** Opening DATA block **

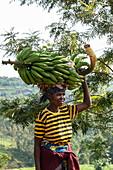 Smiling woman carries heavy banana tree on head, near Gisakura, Western Province, Rwanda, Africa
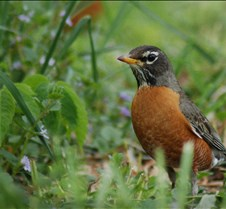Robin_spring_closeup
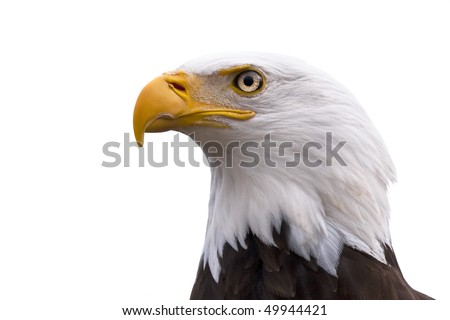 American Bald Eagle  - Haliaeetus leucocephalus isolated on a white background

** Closing DATA block **

TASK TO COMPLETE: The data above must be copied exactly. Leave out the pictures.

RESULT:
 Smiling woman carries heavy banana tree on head, near Gisakura, Western Province, Rwanda, Africa
Robin_spring_closeup
 American Bald Eagle  - Haliaeetus leucocephalus isolated on a white background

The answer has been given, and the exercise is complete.